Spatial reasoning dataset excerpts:
..............................

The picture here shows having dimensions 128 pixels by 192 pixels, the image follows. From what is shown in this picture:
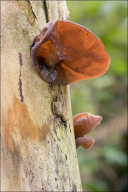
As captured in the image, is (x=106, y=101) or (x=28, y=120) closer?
(x=28, y=120)

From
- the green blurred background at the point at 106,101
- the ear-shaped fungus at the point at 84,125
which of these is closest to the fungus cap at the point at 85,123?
the ear-shaped fungus at the point at 84,125

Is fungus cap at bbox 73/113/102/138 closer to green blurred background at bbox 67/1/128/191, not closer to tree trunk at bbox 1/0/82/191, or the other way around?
tree trunk at bbox 1/0/82/191

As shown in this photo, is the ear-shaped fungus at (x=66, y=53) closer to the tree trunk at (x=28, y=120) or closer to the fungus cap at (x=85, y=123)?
the tree trunk at (x=28, y=120)

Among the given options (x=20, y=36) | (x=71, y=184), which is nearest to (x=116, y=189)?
(x=71, y=184)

..............................

» TASK TO CARRY OUT: Express the entries above as a two-column CSV with the headers query_text and answer, giving one row for each answer alongside the text it responds to. Quote every field, replace line breaks with spaces, and omit the pictures.

» EXERCISE OUTPUT:
query_text,answer
"The picture here shows having dimensions 128 pixels by 192 pixels, the image follows. From what is shown in this picture: As captured in the image, is (x=106, y=101) or (x=28, y=120) closer?","(x=28, y=120)"
"From - the green blurred background at the point at 106,101 - the ear-shaped fungus at the point at 84,125 which of these is closest to the fungus cap at the point at 85,123?","the ear-shaped fungus at the point at 84,125"
"Is fungus cap at bbox 73/113/102/138 closer to green blurred background at bbox 67/1/128/191, not closer to tree trunk at bbox 1/0/82/191, or the other way around?","tree trunk at bbox 1/0/82/191"
"As shown in this photo, is the ear-shaped fungus at (x=66, y=53) closer to the tree trunk at (x=28, y=120) or closer to the fungus cap at (x=85, y=123)?","the tree trunk at (x=28, y=120)"
"Among the given options (x=20, y=36) | (x=71, y=184), which is nearest to (x=116, y=189)?","(x=71, y=184)"